O Ibrac estima que a sobretaxa sobre a cachaça deve reduzir o faturamento com as exportações em 12%, enquanto o volume vendido aos americanos tende a cair, ao menos, 6%.
Como tem ocorrido com qualquer setor produtivo impactado pelas tarifas, o segmento da cachaça espera que os sinais de abertura de diálogo entre o presidente Luiz Inácio Lula da Silva e Donald Trump criem espaço para que as negociações avancem.
“A baixa competitividade diante de outros destilados significa, no médio prazo, a exclusão da cachaça do mercado americano. O que está em jogo é a sustentabilidade de milhares de pequenos produtores”, diz Lima.
Para conter o estrago financeiro, a produtora da Cachaça da Quinta diz que recorreu ao crédito do Programa Brasil Soberano, medida emergencial anunciada em 13 de agosto, para apoiar empresas exportadoras que foram afetadas pelas tarifas dos EUA.
O programa conta com R$ 30 bilhões do Fundo Garantidor de Exportações (FGE), mais R$ 10 bilhões do BNDES, totalizando R$ 40 bilhões.

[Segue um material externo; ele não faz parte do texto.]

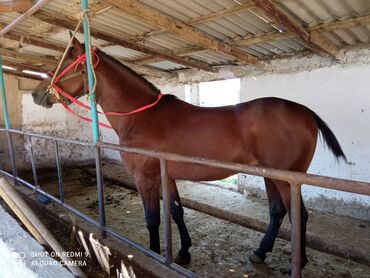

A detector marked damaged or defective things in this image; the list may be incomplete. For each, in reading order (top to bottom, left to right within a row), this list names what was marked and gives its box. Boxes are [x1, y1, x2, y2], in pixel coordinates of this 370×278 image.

rusty metal pipe [0, 0, 55, 37]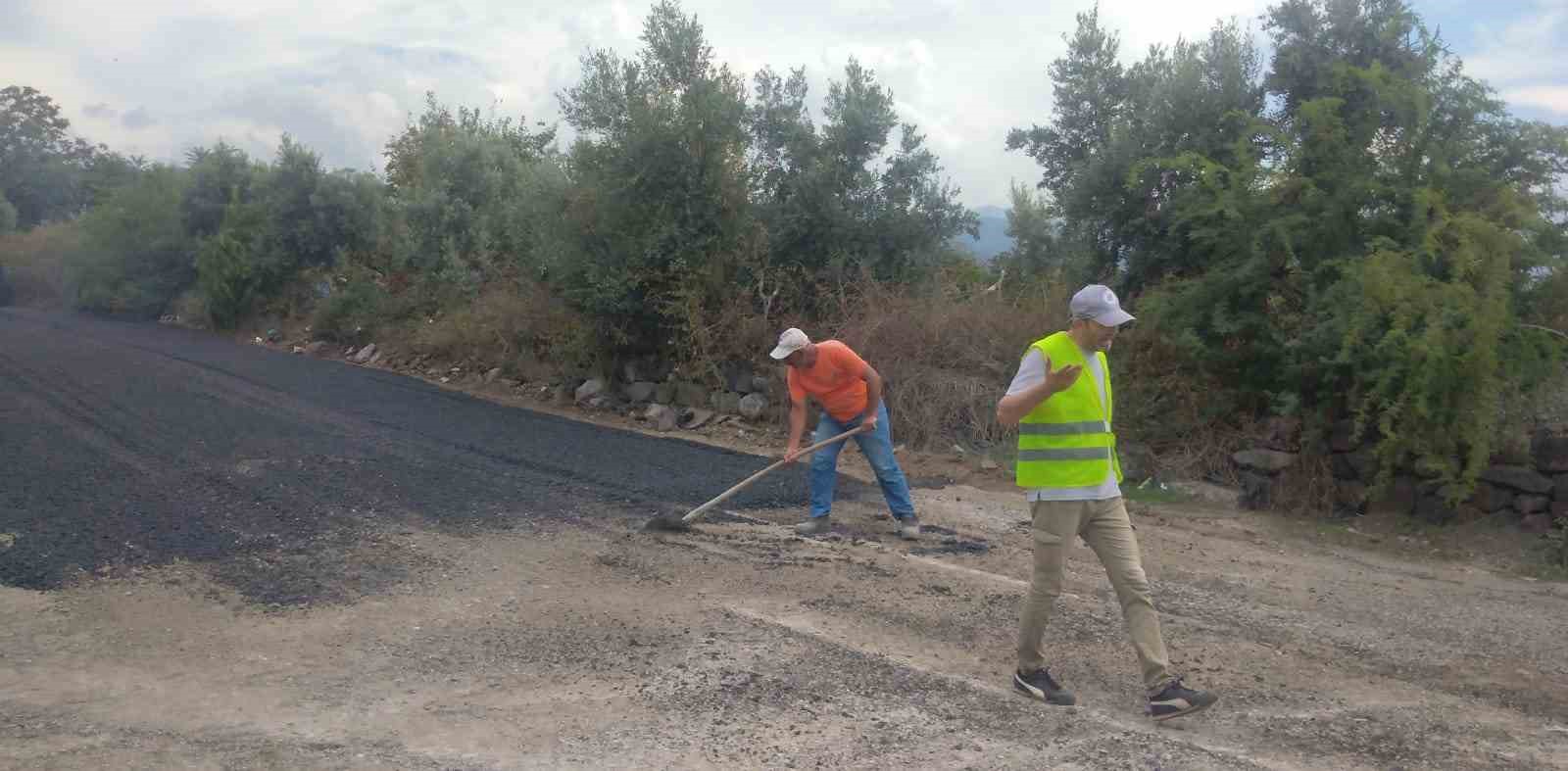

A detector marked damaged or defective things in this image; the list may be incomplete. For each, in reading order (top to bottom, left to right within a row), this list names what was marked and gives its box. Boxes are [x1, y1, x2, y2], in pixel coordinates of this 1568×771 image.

asphalt patch on road [0, 310, 878, 604]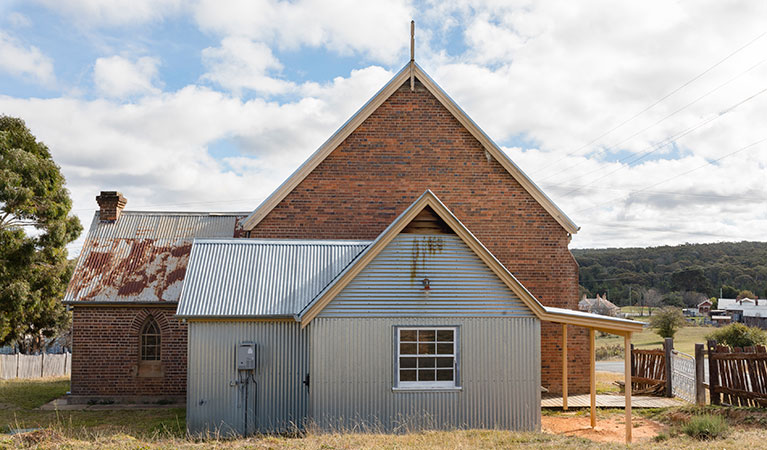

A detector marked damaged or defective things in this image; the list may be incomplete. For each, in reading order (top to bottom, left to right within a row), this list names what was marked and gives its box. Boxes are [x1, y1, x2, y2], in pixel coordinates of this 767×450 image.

rusty roof section [67, 212, 246, 304]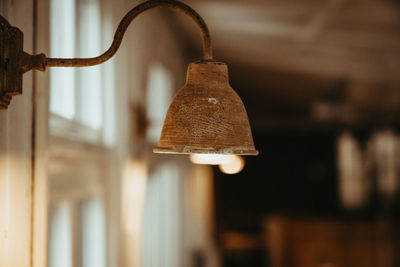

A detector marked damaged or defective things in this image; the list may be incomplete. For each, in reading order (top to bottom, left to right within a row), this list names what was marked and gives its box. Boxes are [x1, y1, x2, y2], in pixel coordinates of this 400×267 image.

rusty wall lamp [0, 0, 258, 156]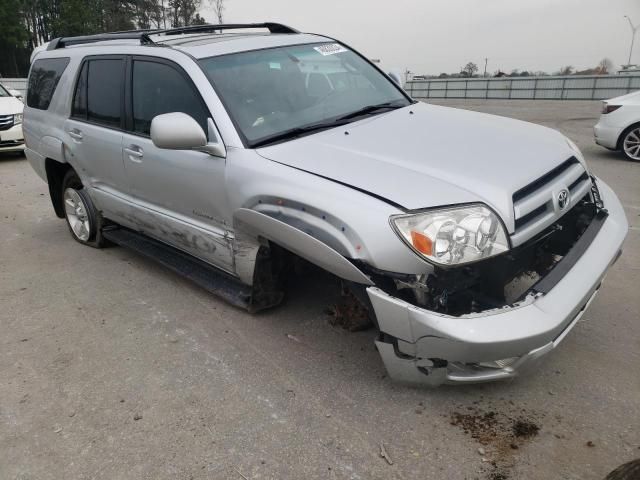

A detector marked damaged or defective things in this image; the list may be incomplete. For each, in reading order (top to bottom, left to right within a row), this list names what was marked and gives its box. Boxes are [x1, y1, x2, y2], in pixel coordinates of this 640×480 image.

broken bumper fascia [368, 180, 628, 386]
damaged front bumper [368, 180, 628, 386]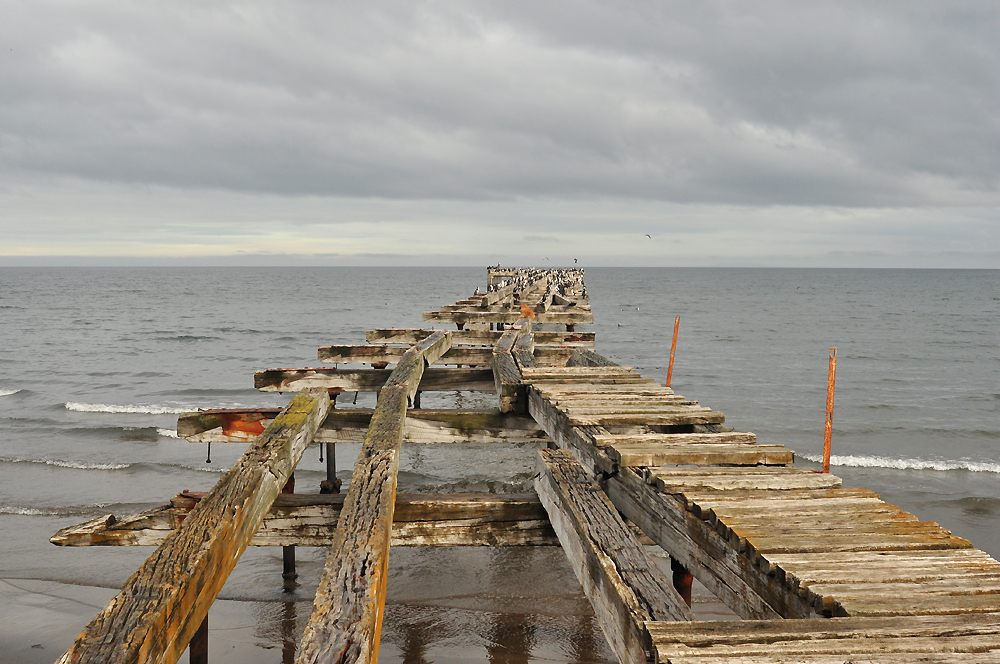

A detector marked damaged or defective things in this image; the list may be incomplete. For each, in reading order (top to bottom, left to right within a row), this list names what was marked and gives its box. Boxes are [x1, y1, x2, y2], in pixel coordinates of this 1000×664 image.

A linha emergencial atende a necessidades como capital de giro e investimentos para adaptação do negócio. A taxa fixa é de até 0,66% ao mês.
“É um socorro do governo, que já dá um alento, enquanto essa situação não se resolve de forma definitiva”, diz Katia.
Diferentemente do que ocorre com outros setores, que conseguem direcionar mais facilmente a sua produção para outros destinos, a cachaça tem boa parte de seu consumo atrelada a fatores como hábitos culturais, o que demanda tempo para ser construído.
Segundo Carlos Eduardo Cabral de Lima, do Ibrac, a liderança das importações em volume ocupada pelo Paraguai se deve a fatores como a proximidade logística e cultural com o Brasil. Já a Alemanha é marcada pelo hábito histórico de consumo de destilados. O interesse internacional pela cachaça brasileira também está diretamente associado ao sucesso da caipirinha.